A group of Canadian junior high school students have alleged an adult tricked two of them into chewing on moose droppings while on a school canoe trip. Lord Selkirk School Division trustees are hearing the accusations by Grade 8 students from Grand Marais in a closed-door meeting. The allegations stem from a May 25 trip involving about two dozen students from Walter Whyte School, accompanied by teachers and other adult chaperones.
Some of the children say the adult convinced two kids by telling them the moose poop was a nutritious mixture of wild berries and grass. Angie Jonski said her nephew was one of the victims. “They all laughed — he ran to the river to wash his mouth out,” Jonski said.
Her niece later turned down the droppings, Jonski said, but her niece’s friend accepted. “She was told ‘it’s nutritious, it’s berries and grass.’ She was chewing it, and it got stuck in her braces.” Jonski said some parents have not allowed their children to go back to school since the canoe trip.

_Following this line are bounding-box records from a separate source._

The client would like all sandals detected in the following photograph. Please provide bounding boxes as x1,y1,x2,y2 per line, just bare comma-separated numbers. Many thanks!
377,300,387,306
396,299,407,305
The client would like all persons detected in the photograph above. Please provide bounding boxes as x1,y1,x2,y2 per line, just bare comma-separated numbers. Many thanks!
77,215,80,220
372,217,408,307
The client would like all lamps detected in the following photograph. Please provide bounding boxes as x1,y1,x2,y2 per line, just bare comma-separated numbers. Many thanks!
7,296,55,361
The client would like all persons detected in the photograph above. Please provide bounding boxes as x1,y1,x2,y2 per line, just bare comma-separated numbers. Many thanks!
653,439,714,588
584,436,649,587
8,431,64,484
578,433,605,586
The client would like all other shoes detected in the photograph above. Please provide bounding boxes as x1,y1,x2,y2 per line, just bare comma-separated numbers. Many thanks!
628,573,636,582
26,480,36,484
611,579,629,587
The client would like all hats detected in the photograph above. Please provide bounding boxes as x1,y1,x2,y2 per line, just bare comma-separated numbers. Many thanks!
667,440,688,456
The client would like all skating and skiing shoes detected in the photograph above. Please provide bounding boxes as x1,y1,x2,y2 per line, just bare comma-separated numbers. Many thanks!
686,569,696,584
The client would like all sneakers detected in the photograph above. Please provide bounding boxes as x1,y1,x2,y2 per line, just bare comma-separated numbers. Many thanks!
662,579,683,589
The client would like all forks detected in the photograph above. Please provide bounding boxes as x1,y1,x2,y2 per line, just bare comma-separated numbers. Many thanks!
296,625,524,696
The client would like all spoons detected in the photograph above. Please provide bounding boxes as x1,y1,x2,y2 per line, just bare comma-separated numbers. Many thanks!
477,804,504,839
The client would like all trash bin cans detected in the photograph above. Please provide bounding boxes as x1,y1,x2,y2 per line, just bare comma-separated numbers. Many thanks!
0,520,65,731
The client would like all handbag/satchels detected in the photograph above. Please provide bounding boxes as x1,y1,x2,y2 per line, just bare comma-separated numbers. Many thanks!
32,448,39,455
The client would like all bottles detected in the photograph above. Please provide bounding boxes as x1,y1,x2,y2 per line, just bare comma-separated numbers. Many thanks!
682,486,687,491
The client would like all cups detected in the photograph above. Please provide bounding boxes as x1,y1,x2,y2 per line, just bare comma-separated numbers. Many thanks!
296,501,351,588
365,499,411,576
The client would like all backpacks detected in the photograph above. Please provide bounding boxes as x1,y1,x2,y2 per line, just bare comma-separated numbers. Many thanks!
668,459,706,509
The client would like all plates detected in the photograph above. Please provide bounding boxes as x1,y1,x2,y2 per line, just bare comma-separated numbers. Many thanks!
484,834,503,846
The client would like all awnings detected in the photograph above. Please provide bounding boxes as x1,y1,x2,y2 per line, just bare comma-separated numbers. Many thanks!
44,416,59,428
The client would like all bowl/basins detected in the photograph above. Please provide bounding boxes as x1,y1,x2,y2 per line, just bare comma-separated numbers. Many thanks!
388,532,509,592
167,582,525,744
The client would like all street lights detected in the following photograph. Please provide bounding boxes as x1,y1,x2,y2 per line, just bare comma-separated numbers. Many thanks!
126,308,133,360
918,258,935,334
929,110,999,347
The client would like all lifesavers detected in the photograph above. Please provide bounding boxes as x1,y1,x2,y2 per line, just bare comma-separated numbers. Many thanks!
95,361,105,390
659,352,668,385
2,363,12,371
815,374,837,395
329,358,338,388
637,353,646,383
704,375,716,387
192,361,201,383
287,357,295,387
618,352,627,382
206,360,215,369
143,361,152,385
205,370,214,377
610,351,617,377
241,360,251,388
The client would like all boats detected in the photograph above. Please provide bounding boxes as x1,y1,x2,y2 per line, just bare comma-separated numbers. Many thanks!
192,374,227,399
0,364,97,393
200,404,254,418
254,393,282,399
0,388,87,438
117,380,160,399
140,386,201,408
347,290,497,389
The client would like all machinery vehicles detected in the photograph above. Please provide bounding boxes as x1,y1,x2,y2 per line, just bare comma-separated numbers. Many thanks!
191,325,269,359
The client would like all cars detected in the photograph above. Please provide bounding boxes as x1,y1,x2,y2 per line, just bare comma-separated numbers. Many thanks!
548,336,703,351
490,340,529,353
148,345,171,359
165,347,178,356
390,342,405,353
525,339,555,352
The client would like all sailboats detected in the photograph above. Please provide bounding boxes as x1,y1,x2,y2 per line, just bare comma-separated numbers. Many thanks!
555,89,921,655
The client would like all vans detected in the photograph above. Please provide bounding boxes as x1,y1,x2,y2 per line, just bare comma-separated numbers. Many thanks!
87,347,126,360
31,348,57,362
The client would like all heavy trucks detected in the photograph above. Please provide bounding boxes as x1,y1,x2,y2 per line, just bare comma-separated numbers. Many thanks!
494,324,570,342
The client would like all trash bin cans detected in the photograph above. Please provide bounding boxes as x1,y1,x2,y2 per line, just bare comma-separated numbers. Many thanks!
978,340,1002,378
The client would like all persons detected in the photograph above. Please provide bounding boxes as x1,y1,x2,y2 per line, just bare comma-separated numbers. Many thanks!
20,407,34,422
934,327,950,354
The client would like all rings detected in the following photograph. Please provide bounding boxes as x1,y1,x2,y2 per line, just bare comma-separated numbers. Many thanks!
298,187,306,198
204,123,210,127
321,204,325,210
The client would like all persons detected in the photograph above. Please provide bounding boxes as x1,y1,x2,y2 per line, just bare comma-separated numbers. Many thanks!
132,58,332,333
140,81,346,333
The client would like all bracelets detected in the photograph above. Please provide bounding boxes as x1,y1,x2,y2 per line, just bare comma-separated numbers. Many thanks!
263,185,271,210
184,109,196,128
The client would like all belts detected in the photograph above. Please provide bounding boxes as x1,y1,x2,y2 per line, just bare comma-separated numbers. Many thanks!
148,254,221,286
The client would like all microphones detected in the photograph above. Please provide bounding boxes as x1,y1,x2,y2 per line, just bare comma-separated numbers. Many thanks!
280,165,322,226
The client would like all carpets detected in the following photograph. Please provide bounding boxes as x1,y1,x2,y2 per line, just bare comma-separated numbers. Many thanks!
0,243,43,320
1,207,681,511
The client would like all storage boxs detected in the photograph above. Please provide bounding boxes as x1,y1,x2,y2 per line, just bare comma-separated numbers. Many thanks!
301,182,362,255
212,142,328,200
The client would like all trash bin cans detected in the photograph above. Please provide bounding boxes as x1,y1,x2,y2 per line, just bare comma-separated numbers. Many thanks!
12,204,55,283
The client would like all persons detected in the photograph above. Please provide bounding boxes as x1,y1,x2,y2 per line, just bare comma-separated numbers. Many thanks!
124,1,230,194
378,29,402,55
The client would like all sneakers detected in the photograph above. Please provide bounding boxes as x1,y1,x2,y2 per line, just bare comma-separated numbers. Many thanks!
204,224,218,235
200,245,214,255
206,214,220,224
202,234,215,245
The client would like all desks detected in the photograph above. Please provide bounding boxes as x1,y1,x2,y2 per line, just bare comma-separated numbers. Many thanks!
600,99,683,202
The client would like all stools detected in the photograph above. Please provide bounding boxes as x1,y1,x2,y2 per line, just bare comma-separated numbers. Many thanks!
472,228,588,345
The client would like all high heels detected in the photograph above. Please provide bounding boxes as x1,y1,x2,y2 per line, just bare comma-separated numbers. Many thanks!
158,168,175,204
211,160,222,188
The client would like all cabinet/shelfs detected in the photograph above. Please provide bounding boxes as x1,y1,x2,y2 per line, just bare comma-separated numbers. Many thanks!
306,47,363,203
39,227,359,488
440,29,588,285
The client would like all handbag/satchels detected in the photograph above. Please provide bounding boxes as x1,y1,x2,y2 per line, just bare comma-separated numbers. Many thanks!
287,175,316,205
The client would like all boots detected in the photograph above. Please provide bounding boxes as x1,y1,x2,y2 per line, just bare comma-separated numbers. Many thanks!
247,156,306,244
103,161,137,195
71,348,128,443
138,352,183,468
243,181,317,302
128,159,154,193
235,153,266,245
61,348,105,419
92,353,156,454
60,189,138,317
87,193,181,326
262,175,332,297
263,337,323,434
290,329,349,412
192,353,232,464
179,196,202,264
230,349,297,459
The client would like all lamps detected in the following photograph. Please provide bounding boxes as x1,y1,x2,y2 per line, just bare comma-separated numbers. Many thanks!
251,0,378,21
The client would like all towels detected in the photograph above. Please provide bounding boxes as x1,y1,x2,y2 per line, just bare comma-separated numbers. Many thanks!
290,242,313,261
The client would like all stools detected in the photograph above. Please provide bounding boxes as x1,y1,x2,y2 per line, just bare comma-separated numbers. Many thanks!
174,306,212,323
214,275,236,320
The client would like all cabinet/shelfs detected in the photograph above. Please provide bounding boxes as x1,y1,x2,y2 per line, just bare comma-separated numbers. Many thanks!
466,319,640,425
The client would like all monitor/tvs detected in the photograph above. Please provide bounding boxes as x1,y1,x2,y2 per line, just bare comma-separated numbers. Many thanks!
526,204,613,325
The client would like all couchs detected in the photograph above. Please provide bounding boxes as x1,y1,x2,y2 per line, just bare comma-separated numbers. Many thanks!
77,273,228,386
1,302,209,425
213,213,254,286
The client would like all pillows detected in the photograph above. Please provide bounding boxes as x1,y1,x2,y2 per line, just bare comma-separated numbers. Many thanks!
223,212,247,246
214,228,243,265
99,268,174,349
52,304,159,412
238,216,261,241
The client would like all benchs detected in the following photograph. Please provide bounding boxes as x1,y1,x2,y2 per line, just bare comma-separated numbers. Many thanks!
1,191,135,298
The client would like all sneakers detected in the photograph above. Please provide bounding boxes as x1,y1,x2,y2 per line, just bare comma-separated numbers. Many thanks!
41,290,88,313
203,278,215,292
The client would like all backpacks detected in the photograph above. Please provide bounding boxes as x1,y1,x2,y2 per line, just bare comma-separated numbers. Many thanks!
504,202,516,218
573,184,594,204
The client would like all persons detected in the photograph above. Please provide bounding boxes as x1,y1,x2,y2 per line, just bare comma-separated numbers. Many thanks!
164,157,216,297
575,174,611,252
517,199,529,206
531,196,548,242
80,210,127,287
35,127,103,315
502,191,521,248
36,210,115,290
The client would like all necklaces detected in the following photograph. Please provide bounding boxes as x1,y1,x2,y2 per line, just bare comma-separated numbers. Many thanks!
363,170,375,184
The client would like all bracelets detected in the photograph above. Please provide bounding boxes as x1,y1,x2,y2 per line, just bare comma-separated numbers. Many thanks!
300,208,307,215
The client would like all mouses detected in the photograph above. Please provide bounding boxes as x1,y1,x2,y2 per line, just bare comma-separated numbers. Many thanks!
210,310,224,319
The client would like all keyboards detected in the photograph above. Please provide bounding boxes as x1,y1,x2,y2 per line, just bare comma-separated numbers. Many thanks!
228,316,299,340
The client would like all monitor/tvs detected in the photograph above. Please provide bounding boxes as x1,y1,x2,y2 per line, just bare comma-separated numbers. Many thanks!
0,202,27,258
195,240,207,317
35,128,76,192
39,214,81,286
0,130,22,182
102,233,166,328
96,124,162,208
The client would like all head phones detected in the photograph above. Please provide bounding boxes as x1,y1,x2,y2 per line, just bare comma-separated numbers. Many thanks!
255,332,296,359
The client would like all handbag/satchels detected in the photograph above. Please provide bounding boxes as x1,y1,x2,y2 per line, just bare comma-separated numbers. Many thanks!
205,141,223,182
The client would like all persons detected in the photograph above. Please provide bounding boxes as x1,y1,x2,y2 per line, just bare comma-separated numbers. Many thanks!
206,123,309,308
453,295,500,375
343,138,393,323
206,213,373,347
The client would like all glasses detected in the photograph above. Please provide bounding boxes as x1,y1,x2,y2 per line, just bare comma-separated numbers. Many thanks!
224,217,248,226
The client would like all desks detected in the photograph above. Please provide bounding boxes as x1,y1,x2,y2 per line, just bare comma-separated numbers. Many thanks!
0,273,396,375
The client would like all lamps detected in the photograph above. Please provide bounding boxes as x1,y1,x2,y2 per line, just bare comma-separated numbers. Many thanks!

Lord Selkirk superintendent Scott Kwasnitza confirmed he has been conducting an investigation, but would not discuss any details. “We’re trying to deal with it internally,” he said. Jonski said the school is dismissing the incident as a poorly considered joke, and no one was supposed to reach the point of putting the material in his or her mouth. “If it was a joke gone bad, why would you offer it to a second kid?” she asked.